Dans un premier temps, cette dernière s’appelle l’USAOS (Union de la jeunesse socialiste et antifasciste de Serbie), fondée par des membres du Skoj et des étudiants sous le contrôle de quelques hauts responsables de la police secrète. Il existe une histoire selon laquelle Slobodan Penezic Krcun a assisté en personne à l’assemblée fondatrice de mars 1945, où elle a reçu son nom actuel, alors que des éclats d’obus criblaient encore le sol sur le front du Srem.

 

Ces dernières décennies, les sociétaires de l’Étoile rouge ont tenté de se défaire de l’image des "rouges". Ils ont présenté leur club comme réactionnaire, comme celui qui appelait, dès 1948, aux premières manifestations d’opposition à l’instar du grand capitaine Rajko Mitic, après la victoire en coupe de Yougoslavie, prononçant un discours où il remerciait une foule conquise sans citer le camarade Tito. Avec le recul, une chose est pourtant claire: si nous faisons abstraction du "fait" que le Dinamo Zagreb et l’OFK Belgrade sont les successeurs respectifs du Gradjanski et du BSK, le Radnicki arrive immédiatement derrière l’Étoile rouge et le Partizan comme le meilleur produit footballistique de l’ancien système. S’il ne l’est pas sur le plan du football, il l’est au moins en tant qu’association sportive. Cela ne fait aucun doute.

• Jeu de données:
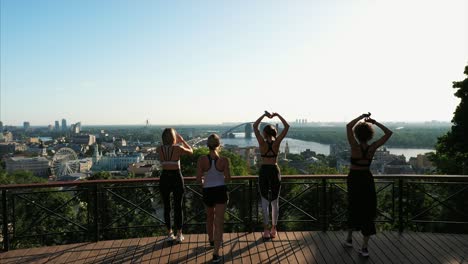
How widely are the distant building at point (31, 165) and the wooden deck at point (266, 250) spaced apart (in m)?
88.0

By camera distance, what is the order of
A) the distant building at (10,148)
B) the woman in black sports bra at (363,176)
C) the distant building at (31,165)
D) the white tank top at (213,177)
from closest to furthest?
the white tank top at (213,177)
the woman in black sports bra at (363,176)
the distant building at (31,165)
the distant building at (10,148)

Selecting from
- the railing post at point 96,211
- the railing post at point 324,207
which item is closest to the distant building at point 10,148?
the railing post at point 96,211

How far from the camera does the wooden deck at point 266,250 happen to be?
4758 millimetres

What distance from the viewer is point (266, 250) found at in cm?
510

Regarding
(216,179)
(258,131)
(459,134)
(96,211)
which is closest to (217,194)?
(216,179)

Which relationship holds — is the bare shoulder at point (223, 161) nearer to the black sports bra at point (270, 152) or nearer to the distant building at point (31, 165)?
the black sports bra at point (270, 152)

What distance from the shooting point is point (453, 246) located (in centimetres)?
523

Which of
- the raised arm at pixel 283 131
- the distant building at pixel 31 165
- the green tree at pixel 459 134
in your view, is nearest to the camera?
the raised arm at pixel 283 131

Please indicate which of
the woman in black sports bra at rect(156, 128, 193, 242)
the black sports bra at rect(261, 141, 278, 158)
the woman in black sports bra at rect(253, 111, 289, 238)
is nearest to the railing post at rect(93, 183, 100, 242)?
the woman in black sports bra at rect(156, 128, 193, 242)

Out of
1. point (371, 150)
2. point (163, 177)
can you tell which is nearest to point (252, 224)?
point (163, 177)

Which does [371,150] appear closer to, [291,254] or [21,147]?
[291,254]

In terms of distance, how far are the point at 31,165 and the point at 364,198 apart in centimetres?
9397

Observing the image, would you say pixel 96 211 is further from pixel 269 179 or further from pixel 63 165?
pixel 63 165

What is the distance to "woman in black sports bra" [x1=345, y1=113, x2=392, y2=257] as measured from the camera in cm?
457
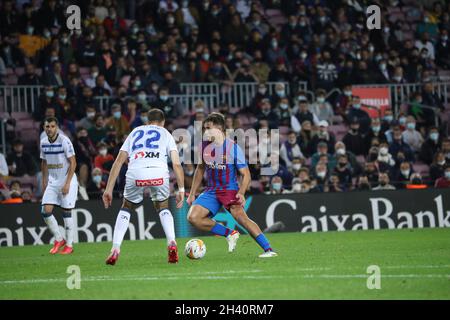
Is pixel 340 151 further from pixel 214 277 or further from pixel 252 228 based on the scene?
pixel 214 277

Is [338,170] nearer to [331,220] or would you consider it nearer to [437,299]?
[331,220]

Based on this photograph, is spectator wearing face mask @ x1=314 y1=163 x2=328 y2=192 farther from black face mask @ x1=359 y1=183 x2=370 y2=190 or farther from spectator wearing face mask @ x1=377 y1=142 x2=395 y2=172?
spectator wearing face mask @ x1=377 y1=142 x2=395 y2=172

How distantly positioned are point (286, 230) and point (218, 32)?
7.74 metres

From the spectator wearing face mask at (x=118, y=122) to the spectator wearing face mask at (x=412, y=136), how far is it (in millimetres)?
7376

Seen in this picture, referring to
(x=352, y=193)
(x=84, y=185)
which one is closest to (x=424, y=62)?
(x=352, y=193)

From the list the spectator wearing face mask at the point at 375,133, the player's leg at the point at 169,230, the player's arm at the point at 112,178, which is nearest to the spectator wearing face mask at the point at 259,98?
the spectator wearing face mask at the point at 375,133

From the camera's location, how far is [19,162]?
21766mm

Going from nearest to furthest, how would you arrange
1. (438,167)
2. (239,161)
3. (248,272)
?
(248,272) < (239,161) < (438,167)

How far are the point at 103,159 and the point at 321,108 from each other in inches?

• Travail demandé:
a. Extrayez du texte sur l'Étoile rouge le passage qui va de « Ces dernières décennies, les » jusqu'à « fait aucun doute. » inclus.
b. Traduisez en anglais cette phrase du texte sur l'Étoile rouge : « Ces dernières décennies, les sociétaires de l’Étoile rouge ont tenté de se défaire de l’image des "rouges". »
Les données constituent un matériau distinct du texte sur l'Étoile rouge.

• Réponses par consigne:
a.
Ces dernières décennies, les sociétaires de l’Étoile rouge ont tenté de se défaire de l’image des "rouges". Ils ont présenté leur club comme réactionnaire, comme celui qui appelait, dès 1948, aux premières manifestations d’opposition à l’instar du grand capitaine Rajko Mitic, après la victoire en coupe de Yougoslavie, prononçant un discours où il remerciait une foule conquise sans citer le camarade Tito. Avec le recul, une chose est pourtant claire: si nous faisons abstraction du "fait" que le Dinamo Zagreb et l’OFK Belgrade sont les successeurs respectifs du Gradjanski et du BSK, le Radnicki arrive immédiatement derrière l’Étoile rouge et le Partizan comme le meilleur produit footballistique de l’ancien système. S’il ne l’est pas sur le plan du football, il l’est au moins en tant qu’association sportive. Cela ne fait aucun doute.

b. In recent decades, the members of Red Star have tried to shed the image of the "Reds."